Office national du film du Canada. Photothèque / Bibliothèque et Archives Canada

Immigrantes et Autochtones 

La Commission Bird s’est attiré des critiques en s’intéressant surtout aux enjeux qui touchent les femmes de la classe moyenne, voire les femmes en quête d’accomplissement.

Mais elle traite aussi quelques réalités qui visent des minorités.

C’est le cas des immigrantes, dont le statut dépend entièrement de celui de leur mari. En revenant sur les audiences, en 1990, Florence Bird s’est dite marquée par une délégation d’adolescentes issues de 35 groupes ethniques, venues représenter leurs mères immigrantes qui ne parlaient ni anglais ni français.

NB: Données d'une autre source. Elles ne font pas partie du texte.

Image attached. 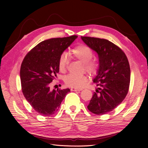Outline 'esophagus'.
<instances>
[{
	"label": "esophagus",
	"mask_w": 148,
	"mask_h": 148,
	"mask_svg": "<svg viewBox=\"0 0 148 148\" xmlns=\"http://www.w3.org/2000/svg\"><path fill=\"white\" fill-rule=\"evenodd\" d=\"M71 90L72 91V92H77V91L82 90V89H77V88H72Z\"/></svg>",
	"instance_id": "1"
}]
</instances>
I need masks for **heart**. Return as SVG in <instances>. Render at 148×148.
<instances>
[{
	"label": "heart",
	"instance_id": "heart-1",
	"mask_svg": "<svg viewBox=\"0 0 148 148\" xmlns=\"http://www.w3.org/2000/svg\"><path fill=\"white\" fill-rule=\"evenodd\" d=\"M71 54L74 58L83 63L85 70L90 74H95L99 67L98 61L92 59L93 55V49L84 45L75 46L71 49ZM69 64V59L65 53L60 55L58 59V67L60 71L64 72ZM88 78L84 74H69L64 78V82L68 86L80 88L86 83Z\"/></svg>",
	"mask_w": 148,
	"mask_h": 148
}]
</instances>
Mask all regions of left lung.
<instances>
[{"instance_id":"8db88e82","label":"left lung","mask_w":148,"mask_h":148,"mask_svg":"<svg viewBox=\"0 0 148 148\" xmlns=\"http://www.w3.org/2000/svg\"><path fill=\"white\" fill-rule=\"evenodd\" d=\"M86 45L99 55V69L93 83L99 86L93 93L88 106L97 115L112 111L123 102L129 90L130 69L123 51L105 39L81 37Z\"/></svg>"}]
</instances>
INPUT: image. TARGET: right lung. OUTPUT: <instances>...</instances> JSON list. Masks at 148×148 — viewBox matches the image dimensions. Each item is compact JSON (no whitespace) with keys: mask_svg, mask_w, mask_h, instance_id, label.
Listing matches in <instances>:
<instances>
[{"mask_svg":"<svg viewBox=\"0 0 148 148\" xmlns=\"http://www.w3.org/2000/svg\"><path fill=\"white\" fill-rule=\"evenodd\" d=\"M77 37L72 36L43 40L27 53L21 63L20 79L25 98L40 115L54 114L70 89H50L59 72L60 56Z\"/></svg>","mask_w":148,"mask_h":148,"instance_id":"add662e5","label":"right lung"}]
</instances>
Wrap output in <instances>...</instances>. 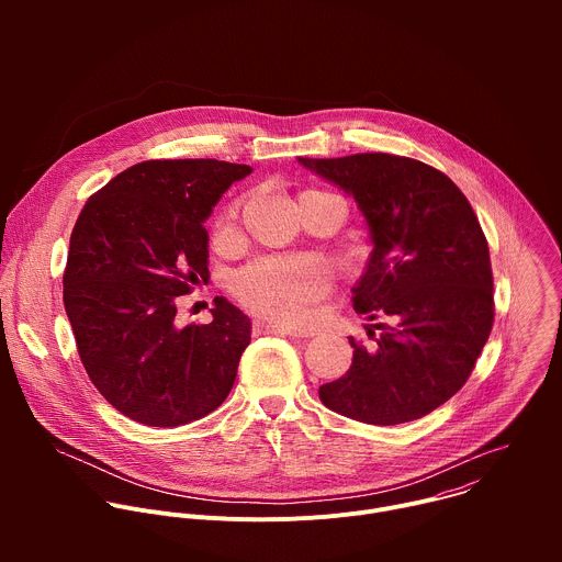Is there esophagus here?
Returning <instances> with one entry per match:
<instances>
[{
    "label": "esophagus",
    "instance_id": "1",
    "mask_svg": "<svg viewBox=\"0 0 562 562\" xmlns=\"http://www.w3.org/2000/svg\"><path fill=\"white\" fill-rule=\"evenodd\" d=\"M254 331H256V334H276V336L302 338L300 334H295V331H291V329H284V327H278V325H271V323H265V319H258V323L254 325Z\"/></svg>",
    "mask_w": 562,
    "mask_h": 562
}]
</instances>
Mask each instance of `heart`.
<instances>
[{
  "mask_svg": "<svg viewBox=\"0 0 562 562\" xmlns=\"http://www.w3.org/2000/svg\"><path fill=\"white\" fill-rule=\"evenodd\" d=\"M317 193L306 191L302 195ZM235 213L228 211L217 228L224 233L231 228ZM237 297L251 311L282 325H300L308 317L313 302L323 297L329 289L327 269L313 258H284V260H258L239 271L233 280Z\"/></svg>",
  "mask_w": 562,
  "mask_h": 562,
  "instance_id": "1",
  "label": "heart"
}]
</instances>
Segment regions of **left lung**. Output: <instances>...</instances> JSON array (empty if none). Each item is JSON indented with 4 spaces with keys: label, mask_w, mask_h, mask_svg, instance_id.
<instances>
[{
    "label": "left lung",
    "mask_w": 562,
    "mask_h": 562,
    "mask_svg": "<svg viewBox=\"0 0 562 562\" xmlns=\"http://www.w3.org/2000/svg\"><path fill=\"white\" fill-rule=\"evenodd\" d=\"M297 162L351 195L373 251L353 308L378 325V347L353 338L349 371L319 386L331 412L367 425H403L440 405L471 375L494 325V278L483 228L462 191L412 157L358 153Z\"/></svg>",
    "instance_id": "1"
}]
</instances>
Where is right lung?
I'll use <instances>...</instances> for the list:
<instances>
[{
    "instance_id": "obj_1",
    "label": "right lung",
    "mask_w": 562,
    "mask_h": 562,
    "mask_svg": "<svg viewBox=\"0 0 562 562\" xmlns=\"http://www.w3.org/2000/svg\"><path fill=\"white\" fill-rule=\"evenodd\" d=\"M254 169L148 159L89 198L70 233L64 308L98 391L126 418L180 427L215 412L251 342V319L215 297L209 325L180 327L178 297L209 280L206 217Z\"/></svg>"
}]
</instances>
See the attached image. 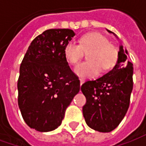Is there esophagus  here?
Masks as SVG:
<instances>
[{
	"label": "esophagus",
	"mask_w": 146,
	"mask_h": 146,
	"mask_svg": "<svg viewBox=\"0 0 146 146\" xmlns=\"http://www.w3.org/2000/svg\"><path fill=\"white\" fill-rule=\"evenodd\" d=\"M80 85H82L84 82V79H80Z\"/></svg>",
	"instance_id": "obj_1"
}]
</instances>
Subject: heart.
Segmentation results:
<instances>
[{
	"instance_id": "heart-1",
	"label": "heart",
	"mask_w": 146,
	"mask_h": 146,
	"mask_svg": "<svg viewBox=\"0 0 146 146\" xmlns=\"http://www.w3.org/2000/svg\"><path fill=\"white\" fill-rule=\"evenodd\" d=\"M89 52V61L78 64L75 73L80 77H93L100 70L106 71L112 69L118 59V51L110 44L104 35L100 33H90L82 36L80 44L69 42L64 48V54L67 61L76 65L84 56V52Z\"/></svg>"
}]
</instances>
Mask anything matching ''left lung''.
Instances as JSON below:
<instances>
[{"label": "left lung", "mask_w": 146, "mask_h": 146, "mask_svg": "<svg viewBox=\"0 0 146 146\" xmlns=\"http://www.w3.org/2000/svg\"><path fill=\"white\" fill-rule=\"evenodd\" d=\"M127 51L120 45L118 59L113 70L81 86L87 100L83 106V115L86 123L95 131H112L128 110L133 89V64L127 60Z\"/></svg>", "instance_id": "obj_1"}]
</instances>
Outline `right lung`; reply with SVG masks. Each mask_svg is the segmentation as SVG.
Returning a JSON list of instances; mask_svg holds the SVG:
<instances>
[{
	"label": "right lung",
	"mask_w": 146,
	"mask_h": 146,
	"mask_svg": "<svg viewBox=\"0 0 146 146\" xmlns=\"http://www.w3.org/2000/svg\"><path fill=\"white\" fill-rule=\"evenodd\" d=\"M74 36L70 29L45 30L33 39L22 61L18 104L30 128L40 132L57 128L79 92V78L64 54L65 46Z\"/></svg>",
	"instance_id": "add662e5"
}]
</instances>
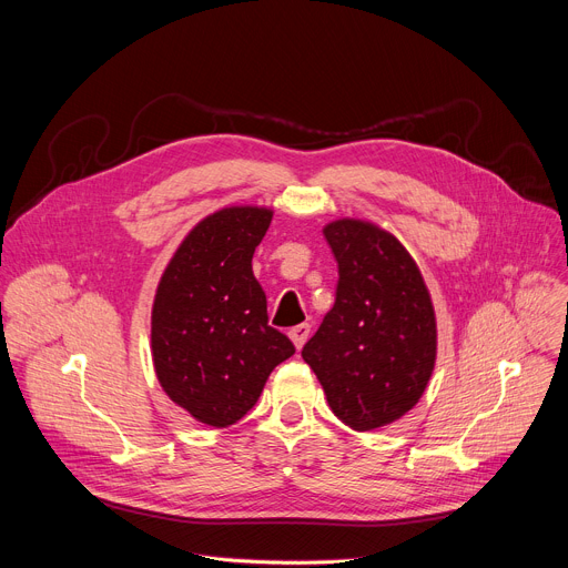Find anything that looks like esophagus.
<instances>
[{"label":"esophagus","mask_w":568,"mask_h":568,"mask_svg":"<svg viewBox=\"0 0 568 568\" xmlns=\"http://www.w3.org/2000/svg\"><path fill=\"white\" fill-rule=\"evenodd\" d=\"M307 337H310V326L307 323H301V326H294L292 331H290V339L294 342V346L301 351L303 348V344L307 342Z\"/></svg>","instance_id":"obj_1"}]
</instances>
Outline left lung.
Segmentation results:
<instances>
[{
    "label": "left lung",
    "mask_w": 568,
    "mask_h": 568,
    "mask_svg": "<svg viewBox=\"0 0 568 568\" xmlns=\"http://www.w3.org/2000/svg\"><path fill=\"white\" fill-rule=\"evenodd\" d=\"M339 267L333 310L301 357L333 414L355 432L402 418L436 364V314L423 274L388 231L344 217L323 226Z\"/></svg>",
    "instance_id": "8db88e82"
}]
</instances>
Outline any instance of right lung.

Les immigrantes obtiendront, au début des années 1980, des cours de langues – cours qui étaient jusque-là offerts à leurs époux seulement.

Les Autochtones auront aussi droit à une attention particulière de la part de la Commission qui ira à leur rencontre en visitant des communautés du Yukon et des Territoires du Nord-Ouest.

Les commissaires s’inquiètent de leur précarité économique et des conditions de détention, de libération conditionnelle et de réinsertion qui leur sont propres.

Les questions d’éducation, qui englobent celles de déconnexion culturelle entre les parents et les enfants placés en internats sont aussi abordées.

Il faut toutefois attendre la Charte canadienne des droits et libertés, au début des années 1980, pour que se règlent certains dossiers, comme celui des femmes rayées du Registre des Indiens parce qu’elles ont épousé un non-Autochtone. Elles ne recouvreront leurs droits qu’en 1985.

Mission impossible? 

Ces exemples révèlent les limites de la mise en œuvre du rapport : le fédéral agit rapidement et livre, en 10 ans, les trois quarts des recommandations, en tout ou en partie. Mais il demeure que 24 propositions, soit 20 % du total, s’enlisent ou demeurent carrément sans réponse.

Le fédéral crée pourtant des organismes de veille. Le Conseil consultatif canadien sur la situation de la femme (CCCSF) reçoit en 1973 le mandat de conseiller le gouvernement et d’informer le public canadien sur les enjeux vécus par les femmes.

D’autres groupes indépendants se mettent de la partie, comme le Comité canadien d’action sur le statut de la femme (CCA), une coalition qui avait fait pression quelques années plus tôt pour que la Commission soit instituée.

Certains dossiers importants resteront quand même lettre morte, dont celui de l’avortement. Après sa décriminalisation par le «bill omnibus» de 1969, jamais le parlement fédéral n’a agi pour favoriser l’accès à l’avortement, comme le voulaient les commissaires.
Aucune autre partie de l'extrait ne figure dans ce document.